1920 – a famous event [code]

IBM SAN Volume Controller and Storwize V7000 Global Mirror
_____________________________________________________________

1920 was a big year with many famous events. Space does not permit me to mention them all, so please forgive me if your significant event of 1920 is left off the list:

  • In the US the passing of the 18th Ammendment starts prohibition
  • In the US the passing of the 19th Ammendment gives women the vote [27 years after women in New Zealand had the same right].
  • The Covenant of the League of Nations (and the ILO) come into force, but the US decides not to sign (in part because it grants the league the right to declare war)
  • The US Senate refuses to sign the treaty of Versailles (in part because it was considered too harsh on Germany)
  • Bloody Sunday – British troops open fire on spectators and players during a football match in Dublin killing 14 Irish civilians and wounding 65.
  • Anti-capitalists bomb Wall Street, killing 38 and seriously injuring 143
  • Numerous other wars and revolutions

There is another famous 1920 event however – event code 1920 on IBM SAN Volume Controller and Storwize V7000 Global Mirror, and this event is much less well understood. A 1920 event code tells you that Global Mirror has just deliberately terminated one of the volume relationships you are replicating, in order to maintain good host application performance. It is not an error code as such, it is the result of automated intelligent monitoring and decision making by your Global Mirror system. I’ve been asked a couple of times why Global Mirror doesn’t automatically restart a relationship that has just terminated with a 1920 event code. Think about it. The system has just taken a considered decision to terminate the relationship, why would it then restart it? If you don’t care about host impact then you can set GM up so that it doesn’t terminate it in the first place, but don’t set it up to terminate on host impact and then blindly just restart it as soon as it does what you told it to do. 1920 is a form of congestion control. Congestion can be at any point in the end to end solution:

  • Network bandwidth, latency, QoS
  • SVC/V7000 memory contention
  • SVC/V7000 processor contention
  • SVC/V7000 disk overloading

Before I explain how the system makes the decision to terminate, first let me summarize your options for avoiding 1920. That’s kind of back to front, but everyone wants to know how to avoid 1920 and not so many people really want to know the details of congestion control. Possible methods for avoiding 1920 are: (now includes a few updates in green and a few more added later in red)

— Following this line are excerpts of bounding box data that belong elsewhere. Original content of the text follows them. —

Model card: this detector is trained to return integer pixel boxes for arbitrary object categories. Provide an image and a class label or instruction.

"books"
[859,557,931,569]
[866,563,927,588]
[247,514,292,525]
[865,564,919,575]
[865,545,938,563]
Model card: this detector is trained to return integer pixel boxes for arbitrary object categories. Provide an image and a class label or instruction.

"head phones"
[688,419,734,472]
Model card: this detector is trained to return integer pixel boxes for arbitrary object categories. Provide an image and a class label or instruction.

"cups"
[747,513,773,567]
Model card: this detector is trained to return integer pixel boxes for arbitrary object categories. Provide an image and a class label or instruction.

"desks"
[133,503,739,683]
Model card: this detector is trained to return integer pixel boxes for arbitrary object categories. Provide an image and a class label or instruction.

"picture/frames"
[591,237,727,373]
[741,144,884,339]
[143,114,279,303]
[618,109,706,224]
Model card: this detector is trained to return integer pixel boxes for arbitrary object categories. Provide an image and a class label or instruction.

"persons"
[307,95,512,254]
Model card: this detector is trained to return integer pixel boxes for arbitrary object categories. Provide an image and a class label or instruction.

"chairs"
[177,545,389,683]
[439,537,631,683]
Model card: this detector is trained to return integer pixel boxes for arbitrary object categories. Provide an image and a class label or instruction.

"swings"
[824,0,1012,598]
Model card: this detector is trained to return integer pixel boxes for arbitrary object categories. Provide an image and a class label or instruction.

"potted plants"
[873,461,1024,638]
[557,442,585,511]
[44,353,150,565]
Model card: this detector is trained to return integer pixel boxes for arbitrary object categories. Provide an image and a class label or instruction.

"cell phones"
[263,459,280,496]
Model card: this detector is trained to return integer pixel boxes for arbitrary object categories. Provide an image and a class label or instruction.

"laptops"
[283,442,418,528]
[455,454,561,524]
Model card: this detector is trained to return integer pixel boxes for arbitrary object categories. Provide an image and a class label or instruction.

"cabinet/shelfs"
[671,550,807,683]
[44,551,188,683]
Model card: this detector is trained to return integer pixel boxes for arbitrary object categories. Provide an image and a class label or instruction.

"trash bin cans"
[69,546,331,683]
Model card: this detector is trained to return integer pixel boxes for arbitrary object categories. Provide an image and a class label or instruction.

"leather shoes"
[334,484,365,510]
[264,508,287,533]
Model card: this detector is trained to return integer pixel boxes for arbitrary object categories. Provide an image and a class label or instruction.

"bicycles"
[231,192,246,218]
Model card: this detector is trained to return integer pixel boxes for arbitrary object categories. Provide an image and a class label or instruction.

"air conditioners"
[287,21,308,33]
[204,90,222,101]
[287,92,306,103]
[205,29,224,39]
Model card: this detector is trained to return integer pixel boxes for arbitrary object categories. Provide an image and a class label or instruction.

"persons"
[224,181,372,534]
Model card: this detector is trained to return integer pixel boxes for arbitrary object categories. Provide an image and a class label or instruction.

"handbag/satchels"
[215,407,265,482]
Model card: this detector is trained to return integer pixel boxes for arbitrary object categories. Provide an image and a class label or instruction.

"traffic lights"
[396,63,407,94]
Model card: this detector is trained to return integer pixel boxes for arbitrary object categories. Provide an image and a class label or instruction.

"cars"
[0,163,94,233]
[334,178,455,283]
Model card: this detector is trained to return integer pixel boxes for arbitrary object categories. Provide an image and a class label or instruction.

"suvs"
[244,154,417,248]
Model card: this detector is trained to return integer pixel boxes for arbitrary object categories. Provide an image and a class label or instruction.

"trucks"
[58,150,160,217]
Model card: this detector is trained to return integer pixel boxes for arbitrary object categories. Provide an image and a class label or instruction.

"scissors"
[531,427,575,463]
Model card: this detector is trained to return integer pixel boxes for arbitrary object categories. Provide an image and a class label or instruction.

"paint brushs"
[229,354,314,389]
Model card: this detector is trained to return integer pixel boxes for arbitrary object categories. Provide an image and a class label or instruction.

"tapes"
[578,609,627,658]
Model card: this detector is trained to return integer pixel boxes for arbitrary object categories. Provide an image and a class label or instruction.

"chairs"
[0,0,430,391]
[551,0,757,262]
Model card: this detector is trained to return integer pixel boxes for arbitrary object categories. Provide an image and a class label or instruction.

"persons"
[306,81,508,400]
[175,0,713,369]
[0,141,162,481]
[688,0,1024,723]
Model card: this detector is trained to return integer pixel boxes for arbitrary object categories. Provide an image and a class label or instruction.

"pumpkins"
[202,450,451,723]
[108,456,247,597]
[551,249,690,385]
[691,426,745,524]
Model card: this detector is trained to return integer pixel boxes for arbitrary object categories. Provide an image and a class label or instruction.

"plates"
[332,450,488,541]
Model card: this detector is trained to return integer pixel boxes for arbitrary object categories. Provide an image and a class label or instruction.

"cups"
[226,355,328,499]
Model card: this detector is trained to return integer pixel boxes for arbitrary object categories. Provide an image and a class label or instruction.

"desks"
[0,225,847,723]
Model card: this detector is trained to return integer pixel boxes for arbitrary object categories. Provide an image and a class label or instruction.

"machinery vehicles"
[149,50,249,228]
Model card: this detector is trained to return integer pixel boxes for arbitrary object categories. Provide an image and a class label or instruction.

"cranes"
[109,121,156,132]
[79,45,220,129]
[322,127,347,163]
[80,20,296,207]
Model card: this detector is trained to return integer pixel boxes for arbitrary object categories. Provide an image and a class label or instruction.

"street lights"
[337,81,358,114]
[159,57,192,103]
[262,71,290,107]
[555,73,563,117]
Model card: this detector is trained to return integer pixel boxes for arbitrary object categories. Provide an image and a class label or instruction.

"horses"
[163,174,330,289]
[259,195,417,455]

  1. Ask your IBM storage specialist or IBM Business Partner about using Global Mirror with Change Volumes (RPO of minutes) rather than traditional Global Mirror (RPO of milliseconds). You’ll need to be at version 6.3 or later of the firmware to run this. Note that VMware SRM support should be in place for GM/CV by the end of September 2012. Note also that the size of a 15 minute cycling change volume is typically going to be less than 1% of the source volumes, so you don’t need a lot of extra space for this.
  2. Ensure that you have optimized your streams – create more consistency groups, and create an empty cg0 if you are using standalone volumes. 
  3. Increase the GMmaxhostdelay parameter from its default of 5 milliseconds. The system monitors the extra host I/O latency due to the tag-and-release processing of each batch of writes, and if this goes above GMmaxhostdelay then the system considers that an undesirable situation.
  4. Increase the GMlinktolerance parameter from its default of 300 seconds. This is the window over which GM tolerates latency exceeding GMmaxhostdelay before deciding to terminate. Although it has been suggested you should not increase this in a VMware environment.
  5. Increase your network bandwidth, your network quality, your network QoS settings or reduce your network latency. Don’t skimp on your network. Buy the licence for performance Monitoring on your FCIP router (e.g. 2498-R06 feature code 7734  “R06 Performance Monitor”). I’m told that using that or using TPC are the two best ways to see what is happening with traffic from a FC perspective. I’m told that looking at traffic/load from an IP traffic monitor is not always going to give you the real story about the replication traffic.
  6. If your SVC/V7000 is constrained then add another I/O group to the system, or more disks at both ends if it is disk constrained. In particular don’t try to run Global Mirror from a busy production SAS/SSD system to a DR system with NL-SAS. You might be able to do that with GM/CV but not with traditional GM.
  7. Make sure there are no outstanding faults showing in the event log.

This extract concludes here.